591 Phil. 839

FIRST DIVISION

[ G.R. No. 179802, November 14, 2008 ]

MAGSAYSAY MARITIME CORP. v. JAIME M. VELASQUEZ +

MAGSAYSAY MARITIME CORP. AND/OR CONRADO N. DELA CRUZ AND ODF JELL ASA, PETITIONERS, VS. JAIME M. VELASQUEZ AND THE HONORABLE COURT OF APPEALS, RESPONDENTS.

DECISION

LEONARDO-DE CASTRO, J.:

Before the Court is a petition for review of the Decision[1] of the Court of Appeals (CA) in CA-G.R. SP No. 97098, which reversed and set aside the June 23, 2006 decision[2] and September 21, 2006 resolution[3] of the National Labor Relations Commission (NLRC) in NCR Case No. 044854-05.

The facts, as culled from the record, are as follows.

Respondent Jaime M. Velasquez was hired by petitioner Magsaysay Maritime Corporation as second cook for its foreign principal, co-petitioner ODF Jell ASA. The parties had a considerably long employment history covered by about ten (10) employment contracts wherein petitioners engaged respondent's services on board vessels owned by ODF Jell ASA. On July 28, 2003, while on duty as second cook on board the vessel M/T Bow Favour, respondent suffered high fever and was unable to work. He took fever relieving medicine but his condition worsened. By the fourth day, his body temperature reached 40.9°C. His extremities were swollen and he could not walk. He also had edema in the abdominal area. Respondent was brought to a hospital in Singapore where he was confined from August 12 to October 13, 2003. Thereafter, he was repatriated to the Philippines.

It is from this point onwards that the allegations of the parties differ.

In his pleadings, respondent alleged that upon his repatriation, he was not confined to St. Luke's Medical Center as he expected. He claimed that he was compelled to seek medical treatment from an independent doctor. On November 13, 2003, he consulted a certain Dr. Efren Vicaldo (Dr. Vicaldo) who diagnosed him to be suffering from staphylococcal bacteremia, multiple metastatic abcesses, pleural effusion and hypertension and declared his disability as Impediment Grade 1 (120%). Dr. Vicaldo further concluded that respondent was "unfit to resume work as seaman in any capacity." Hence, respondent filed a claim for disability benefits, illness allowance/ reimbursement of medical expenses, damages and attorney's fees but petitioners refused to pay.

Petitioners, on the other hand, maintained that upon respondent's repatriation on October 13, 2003, he was immediately referred to a company designated physician for further medical care and treatment; that the initial impression was Systemic Staphylococcal Infections; Resolving; that he was under the care of said physician for three (3) months during which he underwent extensive medications and treatment; that he was admitted and confined at St. Luke's Medical Center from October 13, 2003 to November 11, 2003; that progress reports on his recovery have been issued; that by January 5, 2004, respondent was declared as "cleared to work resumption as seafarer"; and that petitioners were the ones who shouldered respondent's hospitalization expenses.
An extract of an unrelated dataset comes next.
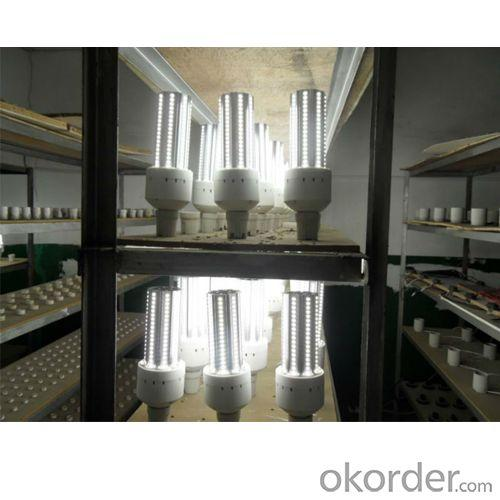 Ul Cul 45W Samsung Smd Solar LED Garden Lights E27 E40 By Professional Manufacturer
On March 29, 2005, the Labor Arbiter rendered a decision in favor of respondent. Dispositively, the decision reads:
WHEREFORE, premises all considered, judgment is hereby rendered ordering the respondents Magsaysay Maritime Corporation and/or Conrado N. Dela Cruz and ODF Jell ASA to pay complainant Jaime M. Velasquez the amount of SIXTY TWO THOUSAND TWO HUNDRED SIXTY US DOLLARS (US$62,260.00) or its equivalent in Philippine Peso at the prevailing rate of exchange at the time of actual payment representing his disability benefits and sickness allowance and 10% of the total monetary award by way of attorney's fees.

All other claims are DISMISSED for lack of merit.

SO ORDERED.
From the foregoing decision, petitioners filed an appeal with the NLRC, alleging serious errors in the factual findings of the Labor Arbiter.
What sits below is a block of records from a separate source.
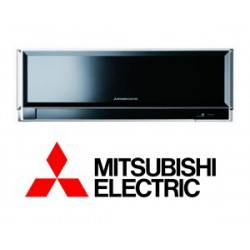 MITSUBISHI ELECTRIC MSZ-EF25VE2 HASTA 15 M2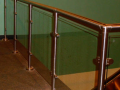 Glass framing system brackets and chrome posts designed and supplied in donegal derry and northern ireland.png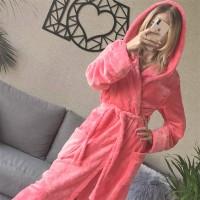 Женский домашний халат с капюшоном Розовый с Цветами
Upon review of the records, the NLRC made the following findings:
A careful review of the records shows that, in not one instance did complainant, by way of a contrary medical finding, assail the diagnosis arrived at by the company designated physician, Dr. Natalio G. Alegre II. As noted, the findings of Dr. Efren Vicaldo, complainant's private physician, and those of Dr. Alegre, bear consistency with each other save for his hypertensive condition. Above all these, complainant's credibility suffered a serious setback when he declared that he was seen by Dr. Alegre only twice and that there was no treatment given to him since repatriation (Records, pp. 88-89). Records belie such assertion. Copies of the medical reports accomplished by the company accredited physician would show that he was examined and treated by the latter for no less than eight (8) times (Records, pp. 128-135). As gleaned therefrom, complainant was placed under the care and supervision of Dr. Alegre for about ninety (90) days, his admission at St. Luke's Medical Center being on 13 October 2003 and with his discharge being had only on 11 November 2003. This negates anew complainant's claim that he was not treated at St. Luke's Medical Center. Further, on dates of 18 November 2003, 21 November 2003, December 1, 2003, December 4, 2003 and December 15, 2003, medical certificates of even dates bore results of complainant's physical examination. Finally, on 5 January 2004, complainant was cleared for sea duties, on the basis of the following findings:
"His infection has already subsided and resolved.

He has been off his anti-hypertensive medication for 1 week and his blood pressure is still acceptable at 140/90.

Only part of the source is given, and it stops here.